The only solution which comes to my mind is to use one host thread per stream, that thread could invoke cudaStreamSynchronize on particular stream, and then schedule new job for that stream. But I am not if it the only one solution.

My idea to solve that problem is to have one host thread per one stream. That host thread would invoke cudaStreamSynchronize to wait till the stream commands are completed. Unfortunately it is not possible in CUDA 3.2 since it allows only one host thread deal with one CUDA context, it means one host thread per one CUDA enabled GPU.

Hopefully, in CUDA 4.0 it will be possible: CUDA 4.0 RC news

kogut,

And what about your code that you’ve published on stackoverflow ?

cudaStream_t steams[S_N];

for (int i = 0; i < S_N; i++) {

    cudaStreamCreate(streams[i]);

}

cudaEvent_t event;

cudaEventCreate(&event);

for (int d = 0; d < DATA_SIZE; d+=DATA_STEP) {

     bool wasFreeStream = false;

     for (int sid = 0, sid < S_M; sid++) {

         if (cudaStreamQuery(streams[sid])) == cudaSuccess) { //BUSY WAITING !!!!

             cudaMemcpyAssync(d_data, h_data + d, DATA_STEP, cudaMemcpyHostToDevice, streams[sid]);

             kernel<<<gridDim, blockDim, smSize streams[sid]>>>(d_data, DATA_STEP);

             cudaEventRecord(event, stream[sid]);

wasFreeStream = true;

             break;

         }

     }

if (wasFree) {

         d+=DATA_STEP;

     } else {

         cudaEventSynchronize(event);

     }

}

Is it wrong or what ?

Yes, it is wrong, I have deleted it from stackoverflow. I do not know if you have seen comments to that answer. It appears that event is recorded after the last kernel finishes its work, so still I do not know which of the streams is finished as a first.

Understood.

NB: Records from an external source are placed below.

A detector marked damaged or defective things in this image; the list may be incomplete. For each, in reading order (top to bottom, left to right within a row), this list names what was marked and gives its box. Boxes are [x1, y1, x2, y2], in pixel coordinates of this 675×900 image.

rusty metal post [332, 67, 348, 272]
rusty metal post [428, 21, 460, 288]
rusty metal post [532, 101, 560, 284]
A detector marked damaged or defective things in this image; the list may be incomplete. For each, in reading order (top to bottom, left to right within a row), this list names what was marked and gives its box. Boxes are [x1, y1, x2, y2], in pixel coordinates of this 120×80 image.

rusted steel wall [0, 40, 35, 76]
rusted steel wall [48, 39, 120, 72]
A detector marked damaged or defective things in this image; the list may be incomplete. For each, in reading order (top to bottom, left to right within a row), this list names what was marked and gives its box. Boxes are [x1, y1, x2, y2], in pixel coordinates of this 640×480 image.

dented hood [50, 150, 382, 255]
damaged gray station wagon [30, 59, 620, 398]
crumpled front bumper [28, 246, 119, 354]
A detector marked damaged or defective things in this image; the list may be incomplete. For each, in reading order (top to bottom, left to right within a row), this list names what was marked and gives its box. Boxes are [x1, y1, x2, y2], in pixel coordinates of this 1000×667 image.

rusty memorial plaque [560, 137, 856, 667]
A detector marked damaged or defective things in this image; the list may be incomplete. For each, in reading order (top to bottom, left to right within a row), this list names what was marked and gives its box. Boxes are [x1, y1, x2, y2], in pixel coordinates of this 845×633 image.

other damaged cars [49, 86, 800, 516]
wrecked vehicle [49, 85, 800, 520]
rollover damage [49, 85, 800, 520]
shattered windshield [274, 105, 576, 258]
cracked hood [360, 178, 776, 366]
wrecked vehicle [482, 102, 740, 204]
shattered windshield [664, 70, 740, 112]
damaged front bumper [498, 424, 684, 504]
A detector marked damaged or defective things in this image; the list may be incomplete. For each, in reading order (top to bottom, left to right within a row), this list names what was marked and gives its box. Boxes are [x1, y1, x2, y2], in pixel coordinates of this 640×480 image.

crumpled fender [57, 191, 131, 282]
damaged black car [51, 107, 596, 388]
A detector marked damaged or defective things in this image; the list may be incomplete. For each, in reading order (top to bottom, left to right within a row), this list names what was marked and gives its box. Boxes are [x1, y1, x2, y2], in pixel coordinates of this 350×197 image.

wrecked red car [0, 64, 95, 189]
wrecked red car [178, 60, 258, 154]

It is very strange to me that such kind of task is not implementable without significant efforts … and, which is more frustrating, none of Nvidia guys ever answered on this sort of questions. The whole idea of streams seems compromised if it is impossible (at least before CUDA 4.0) to dynamically load the set of pre-created streams as soon as one of them becomes idle. It is also not a pleasure to maintain a bunch of per-stream threads, especially when all already implemented CUDA-based code relies on the “one thread-one GPU” rule.